ロタリックス(ロタウイルスワクチン)
嘔吐や下痢を引き起こすウイルスとしてはノロウイルスが有名です。冬に感染を引き起こし、激しい胃腸炎を発症させます。これと同じように胃腸炎を起こすウイルスとしてロタウイルスがあります。
ロタウイルスは主に乳幼児で問題となるウイルスです。ロタウイルスによる症状が重症化すると、命に関わることもあります。

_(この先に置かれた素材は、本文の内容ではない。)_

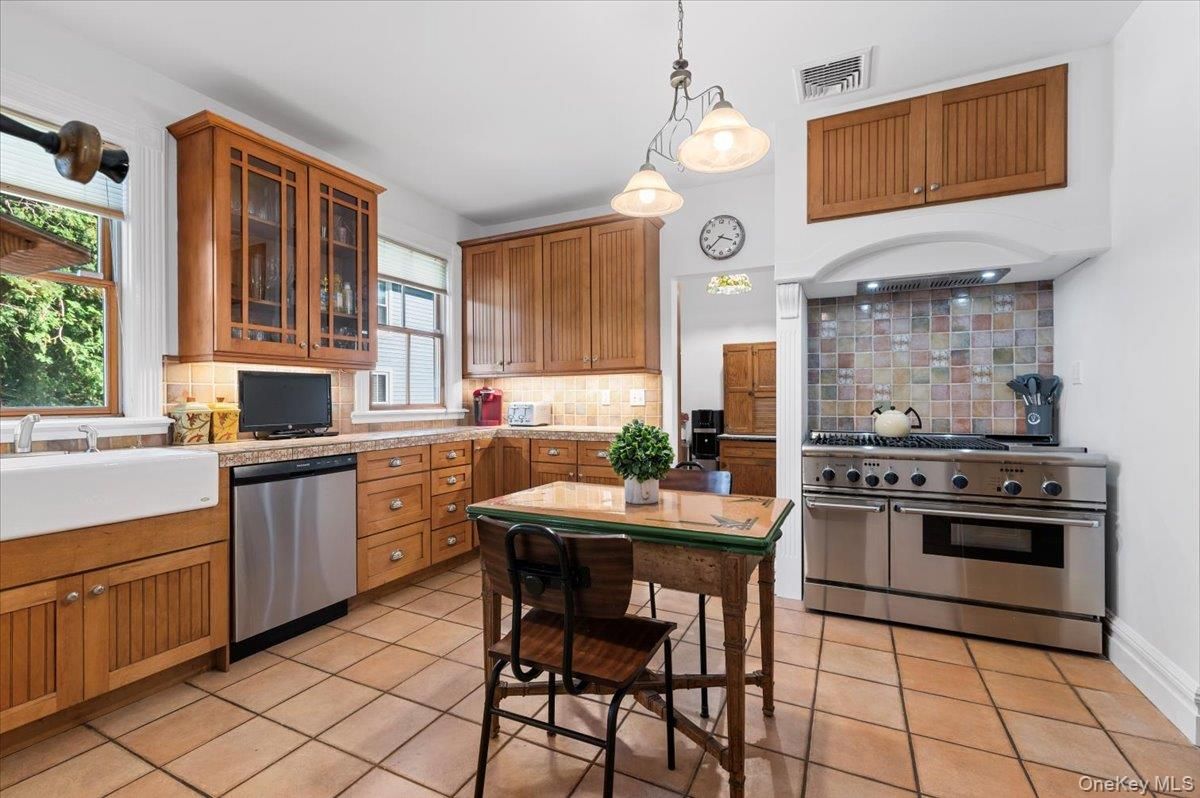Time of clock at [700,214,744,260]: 3:38
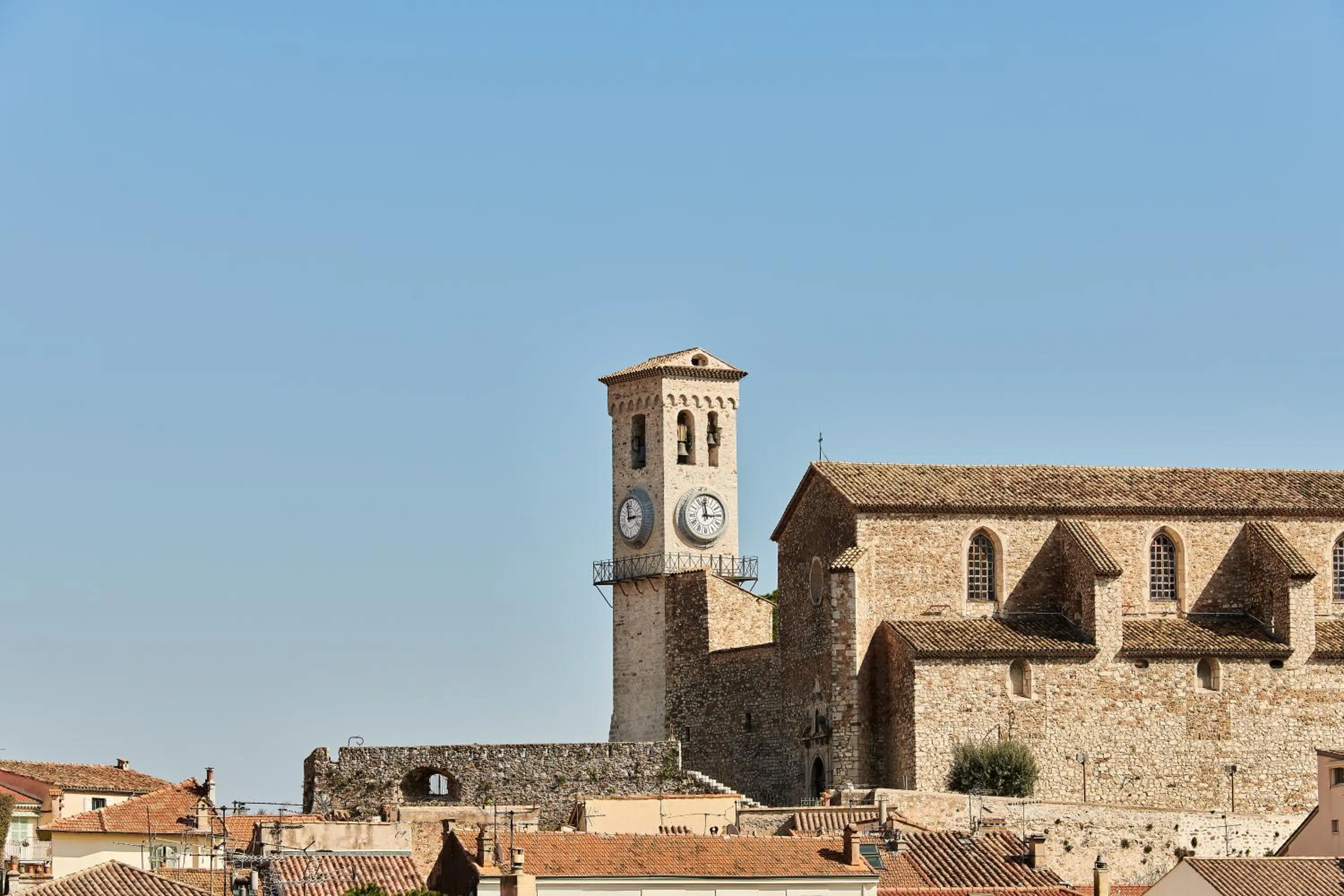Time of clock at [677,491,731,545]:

そこで、ロタウイルスによる胃腸炎を防ぐためにワクチンが使用され、このロタウイルスワクチンをロタリックスと呼びます。
ロタウイルス胃腸炎とは
ノロウイルスとロタウイルスでは発症する年齢に大きな違いがあります。ノロウイルスは成人でも発症しますが、ロタウイルスは前述の通り乳幼児で問題となります。
ロタウイルス胃腸炎を引き起こしやすい年齢は生後6ヶ月~2歳の乳幼児であり、5歳までにほぼ100%の小児がロタウイルスに感染・発症します。大人では既に免疫が作られているため、ロタウイルスに感染しても病気を発症しない場合がほとんどです。

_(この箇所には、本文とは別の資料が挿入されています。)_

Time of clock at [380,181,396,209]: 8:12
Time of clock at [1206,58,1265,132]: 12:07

胃腸炎を発症すると、激しい嘔吐や下痢などによって体の水分がなくなっていきます。そのために脱水が進行し、けいれんや意識障害を引き起こすこともあります。15人に1人は入院が必要になるとも言われています。
ロタウイルスは感染力が強く、わずかでもウイルスが侵入してしまえば感染が成立してしまいます。そのため、いくら消毒などによって衛生管理を徹底していたとしても、感染を防ぐことは難しいです。

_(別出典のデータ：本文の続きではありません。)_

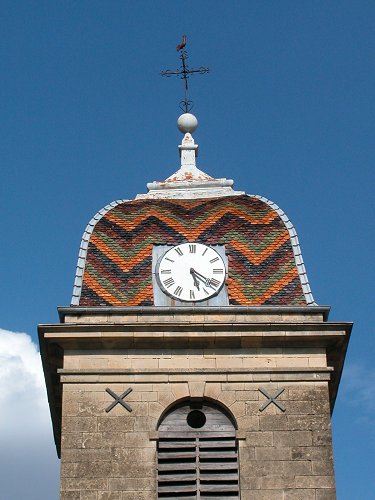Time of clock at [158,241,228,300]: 5:21
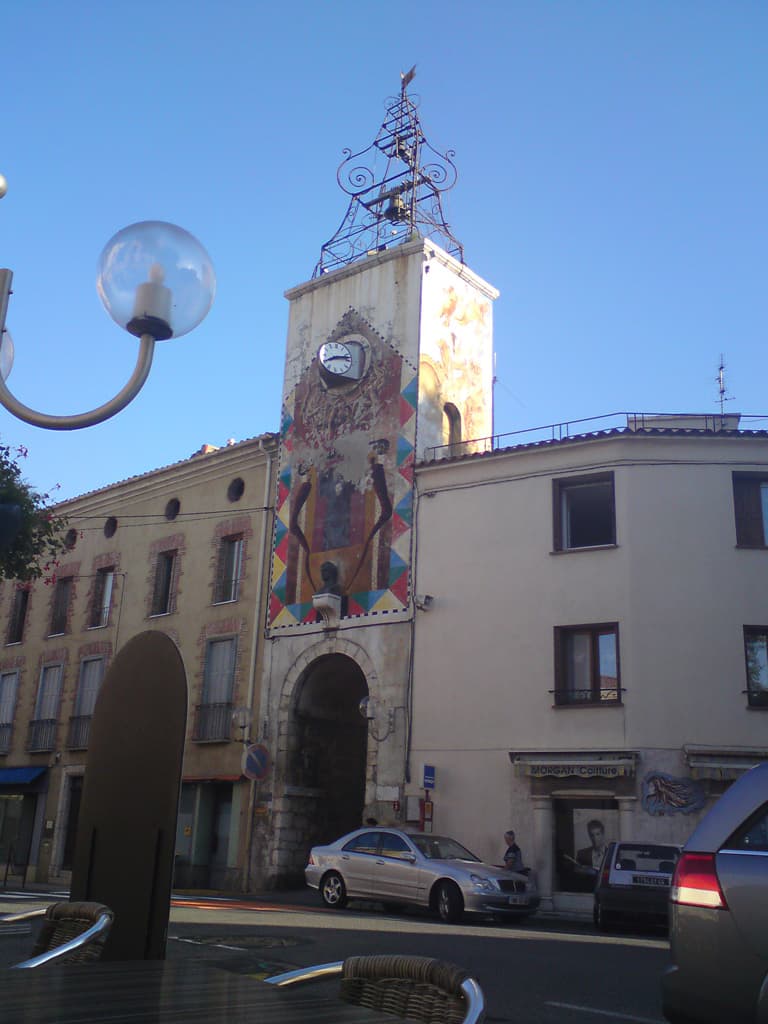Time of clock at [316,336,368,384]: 8:12
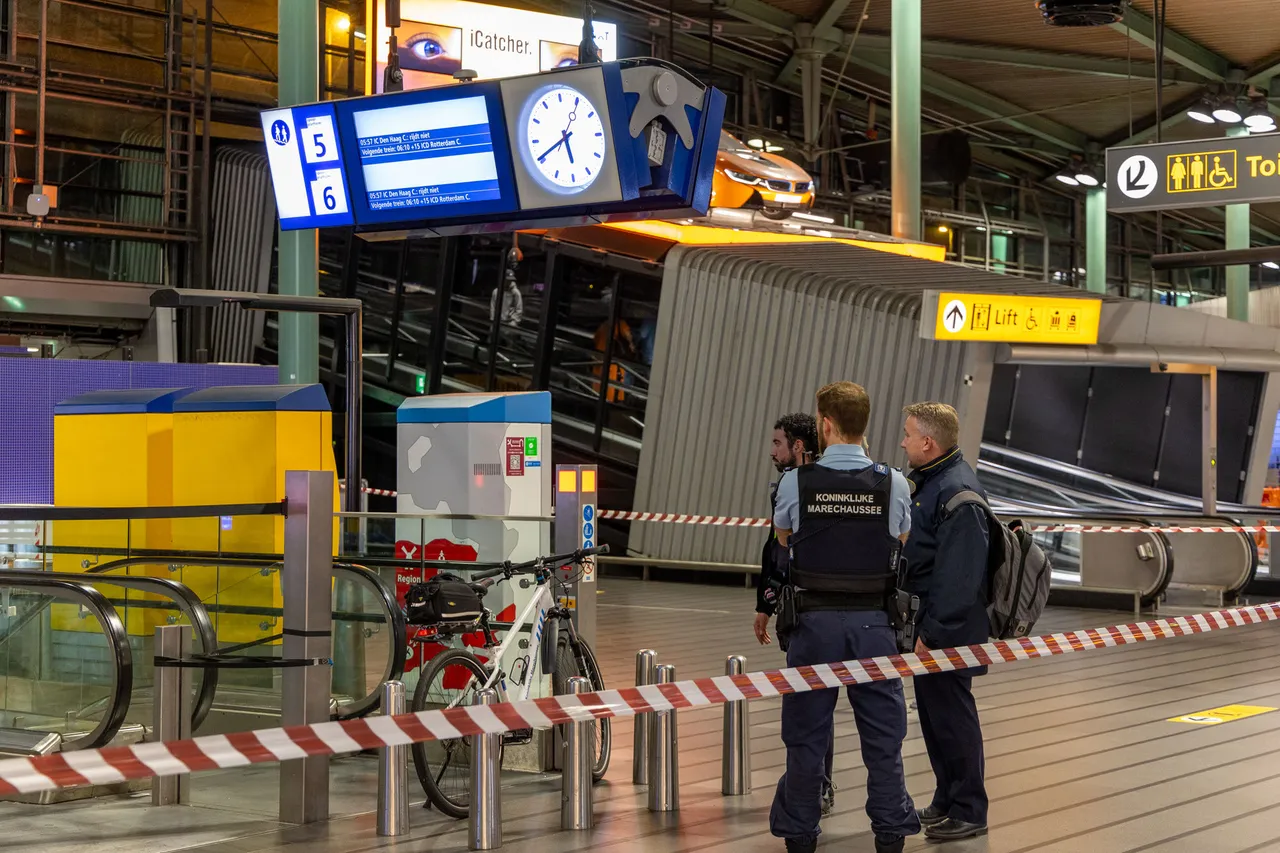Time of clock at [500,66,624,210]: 5:40
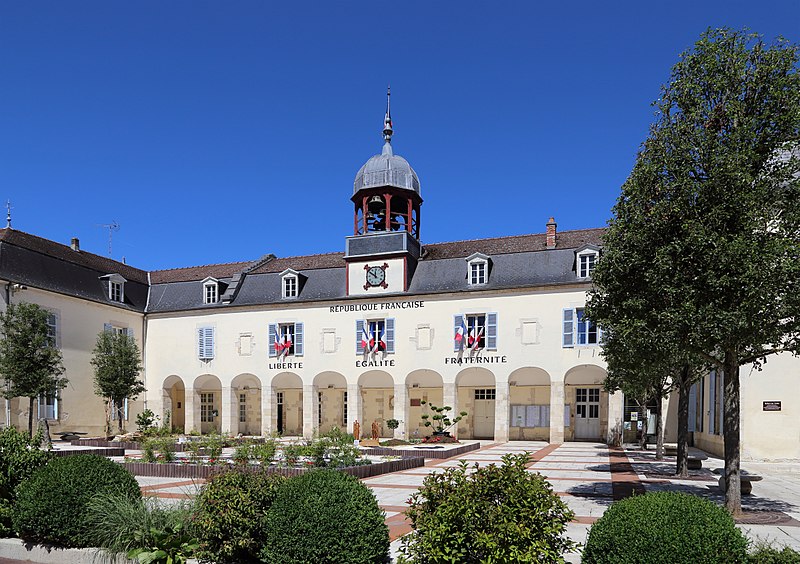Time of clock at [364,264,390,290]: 11:50
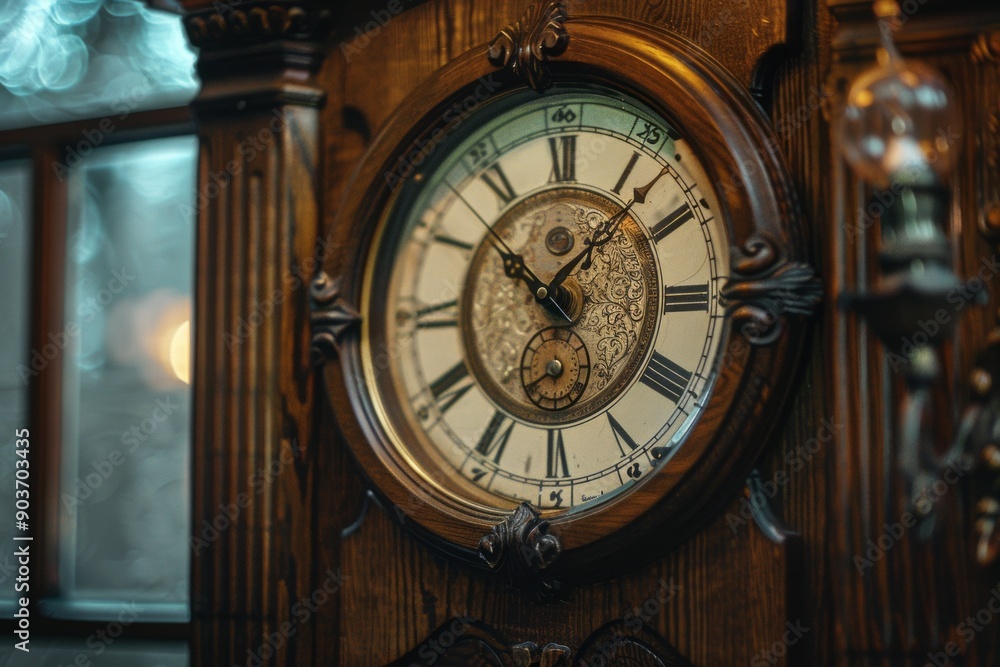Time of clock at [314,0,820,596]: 10:07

何度かロタウイルスに触れることで免疫が付いていれば症状は軽くなりますが、乳幼児のように免疫がない状態で感染すると激しい嘔吐や下痢が症状として表れるようになります。そこで、ロタリックスなどのワクチンを使用することで感染した時の症状を軽減するのです。
ワクチン接種により、重度のロタウイルス胃腸炎のほとんどを防ぐことができます。その結果、家族への負担も大幅に軽減できます。このように、乳幼児に対するロタウイルス胃腸炎を予防し、重症化を防ぐワクチンがロタリックスです。
ロタリックスの特徴
ロタウイルスによる胃腸炎を予防するために開発された国内初のワクチンがロタリックスです。臨床試験では、重症のロタウイルス胃腸炎の発症を92%予防できたことが分かっています。
ワクチンには病原性を弱めたロタウイルスが入れられており、生ワクチンとして口からワクチンを投与します。
ロタリックスは2回の接種でロタウイルスに対する優れた予防効果を発揮することが知られており、全てのロタウイルスの型に対して予防効果を発揮します。ただし、ロタウイルスによる胃腸炎以外の感染症までは予防効果がありません。
主な副作用としては、不機嫌な態度で周りに接する易刺激性(7.3%)や下痢(3.5%)、咳き込み・鼻水(3.3%)などがあります。このような副作用がありますが、安全性が高くロタウイルス胃腸炎の重症化を防ぐ効果からWHOでもロタウイルスワクチンの接種を推奨しています。
このような特徴を有し、ロタウイルスによる胃腸炎を予防することで乳幼児を守るワクチンがロタリックスです。